Entenda por que o uso de banheiros por pessoas trans em Fortaleza virou conflito político
A pauta vem sendo abordada por vereadores de perfil conservador. Alguns deles já admitiram ter intenção de disputar as eleições do ano que vem
Após um vereador arrancar placa de um vestiário da Rede Cuca, em Fortaleza, que permite o uso do local por pessoas trans, não-binárias e cisgêneros, um conflito de ideias sobre gênero e sexualidade passou a ocupar espaço na Câmara Municipal de Fortaleza, contrapondo parlamentares conservadores e progressistas, inclusive com envolvimento da Defensoria Pública.
No Parlamento da Capital, há, de um lado, a avaliação de que o embate tem viés eleitoral, com vistas a 2022; de outro, vereadores tentam emplacar projetos que proíbem a existência de banheiros do tipo.
A pauta vem sendo abordada principalmente por vereadores de perfil conservador. Alguns deles, ainda em julho, admitiram ter intenções de concorrer a uma vaga de deputado federal ou de deputado estadual no ano que vem.

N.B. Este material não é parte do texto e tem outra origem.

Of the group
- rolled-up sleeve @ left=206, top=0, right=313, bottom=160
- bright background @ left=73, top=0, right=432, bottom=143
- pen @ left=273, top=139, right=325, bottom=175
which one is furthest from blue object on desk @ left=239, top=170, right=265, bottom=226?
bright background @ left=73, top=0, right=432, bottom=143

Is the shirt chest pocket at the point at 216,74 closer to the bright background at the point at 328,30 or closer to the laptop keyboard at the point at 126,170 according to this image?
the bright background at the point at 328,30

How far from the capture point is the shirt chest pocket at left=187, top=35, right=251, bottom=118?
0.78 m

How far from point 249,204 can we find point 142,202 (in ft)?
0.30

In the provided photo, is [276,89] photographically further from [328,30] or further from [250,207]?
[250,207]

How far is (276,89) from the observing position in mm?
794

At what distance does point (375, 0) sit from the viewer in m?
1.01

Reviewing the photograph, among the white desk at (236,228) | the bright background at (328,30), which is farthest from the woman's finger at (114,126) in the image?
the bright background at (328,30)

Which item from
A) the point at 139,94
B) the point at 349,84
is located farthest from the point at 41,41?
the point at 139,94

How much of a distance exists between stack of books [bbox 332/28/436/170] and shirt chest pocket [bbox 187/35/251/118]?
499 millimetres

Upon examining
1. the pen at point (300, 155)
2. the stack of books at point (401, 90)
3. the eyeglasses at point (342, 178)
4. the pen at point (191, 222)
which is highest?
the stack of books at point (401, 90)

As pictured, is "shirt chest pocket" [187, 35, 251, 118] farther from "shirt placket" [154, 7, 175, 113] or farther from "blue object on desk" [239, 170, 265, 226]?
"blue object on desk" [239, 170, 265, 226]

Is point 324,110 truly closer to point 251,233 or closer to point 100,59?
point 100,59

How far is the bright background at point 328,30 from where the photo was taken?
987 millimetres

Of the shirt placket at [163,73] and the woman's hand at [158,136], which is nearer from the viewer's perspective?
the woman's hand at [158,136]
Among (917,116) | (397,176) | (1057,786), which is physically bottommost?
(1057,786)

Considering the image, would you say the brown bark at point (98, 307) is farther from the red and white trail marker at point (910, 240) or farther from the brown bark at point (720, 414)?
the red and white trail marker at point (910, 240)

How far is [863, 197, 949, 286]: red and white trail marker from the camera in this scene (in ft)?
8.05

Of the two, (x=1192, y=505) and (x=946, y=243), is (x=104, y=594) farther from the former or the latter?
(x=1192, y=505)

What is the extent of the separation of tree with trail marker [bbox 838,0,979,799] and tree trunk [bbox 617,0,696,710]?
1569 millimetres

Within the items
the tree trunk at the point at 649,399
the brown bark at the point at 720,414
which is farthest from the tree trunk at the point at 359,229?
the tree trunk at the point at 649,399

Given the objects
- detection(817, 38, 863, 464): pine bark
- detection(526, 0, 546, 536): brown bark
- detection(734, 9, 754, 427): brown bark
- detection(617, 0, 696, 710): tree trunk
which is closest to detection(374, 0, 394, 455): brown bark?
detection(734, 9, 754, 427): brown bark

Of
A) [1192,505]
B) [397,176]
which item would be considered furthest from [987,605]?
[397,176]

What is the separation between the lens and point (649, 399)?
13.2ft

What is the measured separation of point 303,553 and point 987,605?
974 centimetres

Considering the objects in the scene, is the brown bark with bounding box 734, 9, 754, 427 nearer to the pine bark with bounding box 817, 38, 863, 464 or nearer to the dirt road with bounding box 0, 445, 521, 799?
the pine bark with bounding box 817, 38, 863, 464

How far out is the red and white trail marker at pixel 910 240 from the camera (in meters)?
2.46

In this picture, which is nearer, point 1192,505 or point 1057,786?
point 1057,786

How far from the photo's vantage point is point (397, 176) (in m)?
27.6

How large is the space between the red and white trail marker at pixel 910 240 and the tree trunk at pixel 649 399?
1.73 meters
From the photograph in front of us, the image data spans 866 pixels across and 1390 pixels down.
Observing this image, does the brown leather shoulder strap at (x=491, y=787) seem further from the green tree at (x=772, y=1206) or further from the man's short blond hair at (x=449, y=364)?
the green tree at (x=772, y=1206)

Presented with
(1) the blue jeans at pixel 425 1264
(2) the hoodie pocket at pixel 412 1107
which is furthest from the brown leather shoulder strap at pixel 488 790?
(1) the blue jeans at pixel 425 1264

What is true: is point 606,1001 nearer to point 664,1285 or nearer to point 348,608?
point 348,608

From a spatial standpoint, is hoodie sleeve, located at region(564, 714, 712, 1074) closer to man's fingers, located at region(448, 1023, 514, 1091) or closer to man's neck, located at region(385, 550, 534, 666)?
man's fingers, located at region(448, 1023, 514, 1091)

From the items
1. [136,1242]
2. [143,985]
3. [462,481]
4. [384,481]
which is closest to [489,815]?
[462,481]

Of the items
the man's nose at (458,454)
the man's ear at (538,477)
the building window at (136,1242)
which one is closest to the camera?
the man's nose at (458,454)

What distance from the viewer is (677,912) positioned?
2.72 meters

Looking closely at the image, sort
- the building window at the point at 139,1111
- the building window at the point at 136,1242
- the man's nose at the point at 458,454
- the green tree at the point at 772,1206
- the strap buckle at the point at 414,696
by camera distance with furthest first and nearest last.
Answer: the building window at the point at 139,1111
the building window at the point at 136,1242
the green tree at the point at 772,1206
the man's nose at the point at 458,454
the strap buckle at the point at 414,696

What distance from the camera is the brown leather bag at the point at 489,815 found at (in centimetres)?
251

O grupo de oposição à direita alinhado ao presidente Jair Bolsonaro (sem partido) puxa o debate, que ainda em 2018 permeou discursos na Casa, quando parlamentares rejeitaram a proposta de "Escola Sem Censura", alegando tentativas de implementar o que chamam de "ideologia de gênero" nas escolas públicas de Fortaleza.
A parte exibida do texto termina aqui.